Empowering consumers in the green transition
As part of the new Circular Economy Action Plan, the Commission intends to propose a revision of EU consumer law to ensure that consumers receive trustworthy and relevant information on products at the point of sale, including on their lifespan and on the availability of repair services, spare parts and repair manuals. It will also consider further strengthening consumer protection against greenwashing and premature obsolescence, setting minimum requirements for sustainability labels/logos and for information tools. Please note that relevant questions and topics may also be covered under other future public consultations such as, for instance, for the legislative proposal on substantiating green claims and Legislative proposal for a sustainable product policy initiative.
Consumer Credit Directive
The Consumer Credit Directive (CCD) aims to foster the single market for consumer credit while ensuring high protection standards for consumers.

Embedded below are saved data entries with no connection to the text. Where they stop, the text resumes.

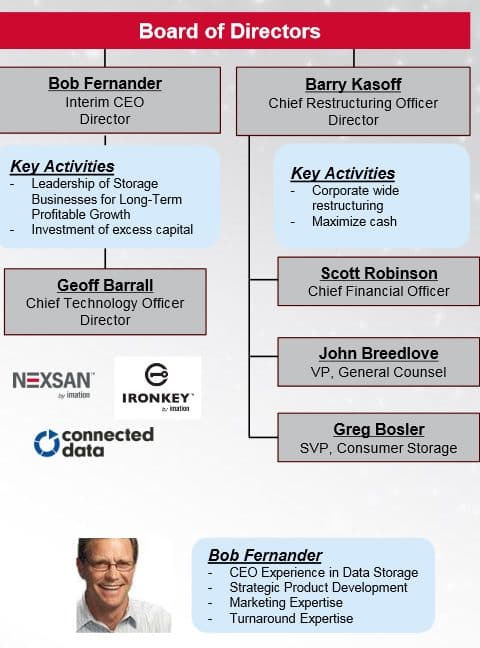 Board of Directors

Bob Fernander
Interim CEO
Director

Key Activities
- Leadership of Storage Businesses for Long-Term Profitable Growth
- Investment of excess capital

Geoff Barrall
Chief Technology Officer
Director

NEXSAN by imation

IRONKEY by imation

connected data

Barry Kasoff
Chief Restructuring Officer
Director

Key Activities
- Corporate wide restructuring
- Maximize cash

Scott Robinson
Chief Financial Officer

John Breedlove
VP, General Counsel

Greg Bosler
SVP, Consumer Storage

Bob Fernander
- CEO Experience in Data Storage
- Strategic Product Development
- Marketing Expertise
- Turnaround Expertise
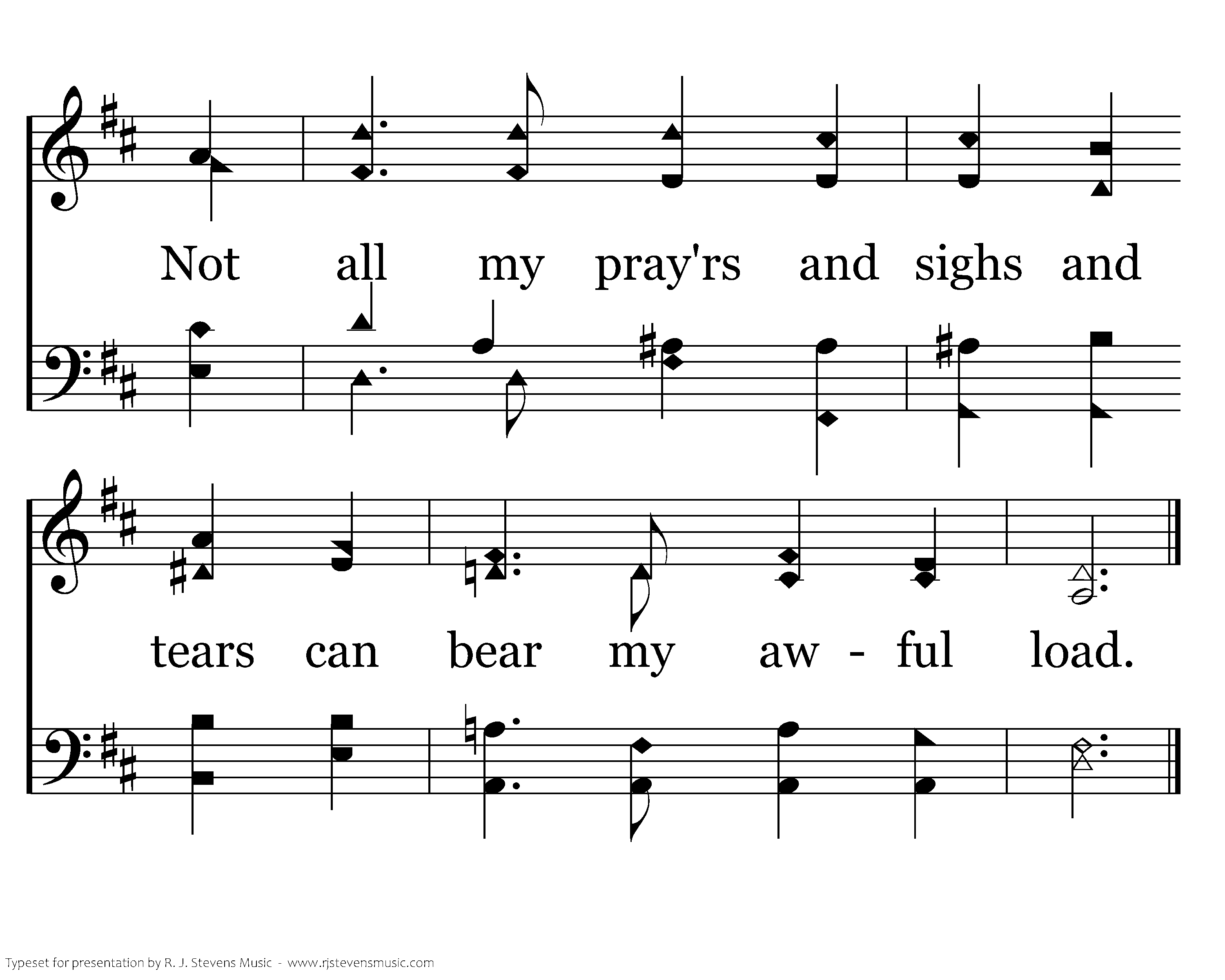 Not all my pray'rs and sighs and

tears can bear my aw - ful load.

Typeset for presentation by R. J. Stevens Music - www.rjstevensmusic.com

The Commission argues that the CCD has succeeded to harmonize the information that consumers obtain before accepting a credit agreement between EUR 200 and EUR 75.000 and to give them a right to withdraw from such agreement within 14 days. It finds however, that various credits fall outside the scope of the Directive, that the information requirements are not fully adapt to the ongoing digitization of this market, and that rules on responsible lending have only been partially effective in practice.General Product Safety Directive
Directive 2001/95/EC on general product safety (GPSD) addresses the safety of non-food consumer products for which there are no specific provisions with the same safety objective in other EU legislation (such as EU sector-specific product legislation, e.g. toys). The GPSD also sets up the EU Rapid Alert System for information exchange on dangerous non-food products among Member States. The GPSD provides for the safety of a variety of products, for example childcare products that are not toys (e.g. dummies, children high-chairs, pushchairs, baby changing units) and other products such as bicycles, personal training equipment, laser pointers, furniture, etc. This part of the consultation follows the GPSD Consultation that was conducted by an external consultancy hired by the European Commission over the summer and to which Ecommerce Europe responded.
The deadline to provide feedback to all four initiatives included in the public consultation is 6 October 2020.